© 2001 Meredith Sprunger
© 2001 The Christian Fellowship of Students of The Urantia Book
Recently, I read a little book entitled, The End of Christendom and the Future of Christianity, written by Douglas John Hall, a Canadian theologian, who is Professor of Christian Theology at McGill University. The thesis of the book is that Christianity is undergoing a major transition. “I believe that commitment to the established institutional model of the church — to Christendom in its various institutional forms — is the single most important cause of inertia and the retardation of intentional and creative response to this great transition.” (p. 7)
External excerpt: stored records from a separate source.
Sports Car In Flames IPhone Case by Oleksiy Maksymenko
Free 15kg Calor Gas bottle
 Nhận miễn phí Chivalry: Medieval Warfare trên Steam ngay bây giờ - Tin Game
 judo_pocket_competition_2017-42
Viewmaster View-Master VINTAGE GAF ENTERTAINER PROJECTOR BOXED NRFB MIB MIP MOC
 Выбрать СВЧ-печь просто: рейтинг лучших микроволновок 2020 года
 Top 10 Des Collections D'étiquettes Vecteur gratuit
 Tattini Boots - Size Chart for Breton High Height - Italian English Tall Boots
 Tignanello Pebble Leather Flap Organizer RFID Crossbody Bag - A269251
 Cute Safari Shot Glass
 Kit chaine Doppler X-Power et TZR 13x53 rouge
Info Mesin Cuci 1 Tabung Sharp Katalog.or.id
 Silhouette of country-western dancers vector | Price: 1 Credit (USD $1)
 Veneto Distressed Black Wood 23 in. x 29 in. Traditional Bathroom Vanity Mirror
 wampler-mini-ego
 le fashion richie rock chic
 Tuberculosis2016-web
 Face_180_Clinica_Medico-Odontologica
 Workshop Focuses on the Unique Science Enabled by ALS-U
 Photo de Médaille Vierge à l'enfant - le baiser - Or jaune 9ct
Professor Hall believes the hand of God is in this change. He thinks that this intentional disestablishment must be “a work of theology.” This Post-Christian era must “rediscover our own distinctive ontological foundations.” (p. 54) Dr. Hall does not specifically say that we must rediscover the religion of Jesus, but I think he implies that this is the goal of the new spiritual paradigm of the future. We must make a new beginning. “Today we are constrained by the divine Spirit to rediscover the possibilities of littleness.” (p. 66)
This book is illustrative of the reoccurring motif of the imaginative prophetic thinking in the growing edge of contemporary Christianity. The Most Highs, in my judgment, are preparing our world for the Fifth Epochal Revelation. The conflict and lawsuits in the Urantia movement are minor distracting events in the major mission and purpose of the Fifth Epochal Revelation.